Depois de mais de um ano de euforia com a economia brasileira, entramos, mais uma vez, em um tempo de incertezas. A mudança de algumas palavras-chaves do comunicado, que se segue a cada reunião do comitê de Open Market do Federal Reserve nos Estados Unidos, trouxe de volta turbulências aos mercados financeiros mundiais. Para usar uma imagem que tem freqüentado esta coluna: parece que o vulcão vai estragar um piquenique que já dura mais de ano no mundo global em que vivemos.
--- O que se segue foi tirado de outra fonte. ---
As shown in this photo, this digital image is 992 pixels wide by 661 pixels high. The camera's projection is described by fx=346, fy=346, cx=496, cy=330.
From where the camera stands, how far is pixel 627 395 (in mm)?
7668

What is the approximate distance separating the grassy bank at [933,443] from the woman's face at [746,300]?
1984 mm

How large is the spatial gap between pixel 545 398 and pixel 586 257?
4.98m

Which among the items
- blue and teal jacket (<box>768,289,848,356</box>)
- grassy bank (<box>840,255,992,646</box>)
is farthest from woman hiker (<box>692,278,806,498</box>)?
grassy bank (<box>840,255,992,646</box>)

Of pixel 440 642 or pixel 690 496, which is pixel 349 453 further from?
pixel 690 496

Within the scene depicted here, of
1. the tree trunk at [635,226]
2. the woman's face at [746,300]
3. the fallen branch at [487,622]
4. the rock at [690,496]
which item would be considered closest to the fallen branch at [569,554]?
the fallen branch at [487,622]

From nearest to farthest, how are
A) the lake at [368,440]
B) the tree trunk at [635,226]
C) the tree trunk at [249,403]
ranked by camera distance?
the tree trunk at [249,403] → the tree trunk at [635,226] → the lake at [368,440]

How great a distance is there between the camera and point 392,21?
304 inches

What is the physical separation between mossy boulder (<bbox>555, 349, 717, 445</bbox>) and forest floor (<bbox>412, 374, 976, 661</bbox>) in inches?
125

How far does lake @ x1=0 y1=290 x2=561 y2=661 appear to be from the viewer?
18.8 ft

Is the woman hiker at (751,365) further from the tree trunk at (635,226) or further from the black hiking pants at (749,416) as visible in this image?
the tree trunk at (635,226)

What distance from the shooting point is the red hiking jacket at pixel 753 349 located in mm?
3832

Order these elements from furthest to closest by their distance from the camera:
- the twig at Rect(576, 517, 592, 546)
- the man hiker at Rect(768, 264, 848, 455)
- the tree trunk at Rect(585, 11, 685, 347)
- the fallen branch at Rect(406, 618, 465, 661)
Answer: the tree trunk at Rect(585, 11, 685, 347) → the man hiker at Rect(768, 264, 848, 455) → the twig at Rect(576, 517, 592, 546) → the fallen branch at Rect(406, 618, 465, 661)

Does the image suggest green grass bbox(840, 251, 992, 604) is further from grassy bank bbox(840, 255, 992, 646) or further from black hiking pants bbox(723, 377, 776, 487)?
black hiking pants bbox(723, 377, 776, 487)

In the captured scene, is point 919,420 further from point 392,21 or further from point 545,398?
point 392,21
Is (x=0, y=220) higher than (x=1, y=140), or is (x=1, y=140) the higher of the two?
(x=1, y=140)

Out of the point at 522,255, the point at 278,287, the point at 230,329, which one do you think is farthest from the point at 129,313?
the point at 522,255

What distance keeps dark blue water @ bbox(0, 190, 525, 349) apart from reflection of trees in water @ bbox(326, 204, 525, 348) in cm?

Foi esse clima de alegre piquenique, criado pelos juros baixos nos Estados Unidos e pela expansão extraordinária da economia chinesa, que embalou o governo do presidente Lula a partir da segunda metade de 2003. A China fez com que os preços das commodities, que dominam nossa pauta de exportação, atingissem valores inimagináveis há alguns anos. Já os juros baixos nos Estados Unidos fizeram com que os investidores buscassem alternativas mais exóticas, como os títulos da dívida externa brasileira, para aplicarem seus recursos.
Com a expansão de nossas exportações e a queda no custo da rolagem de nossa dívida externa, a conta corrente do balanço de pagamentos do país entrou no azul, depois de décadas de um monótono tom vermelho. Em um mundo em que o dólar norte-americano passou a ser olhado com desconforto, o real atingiu o estado de moeda forte e ajudou o Banco Central a reduzir a inflação inchada pelo medo que a vitória de Lula trouxe aos mercados em 2003.
Com a melhora de nossos fundamentos econômicos e a convicção que o ex-líder sindical do ABC tinha se transformado em um político conservador, o sistema bancário brasileiro saiu de sua atitude de cautela e passou a expandir de forma vigorosa o crédito ao consumidor. Depois do sufoco de dois anos com desemprego crescente e renda em queda, o brasileiro passou a uma posição mais agressiva em suas compras.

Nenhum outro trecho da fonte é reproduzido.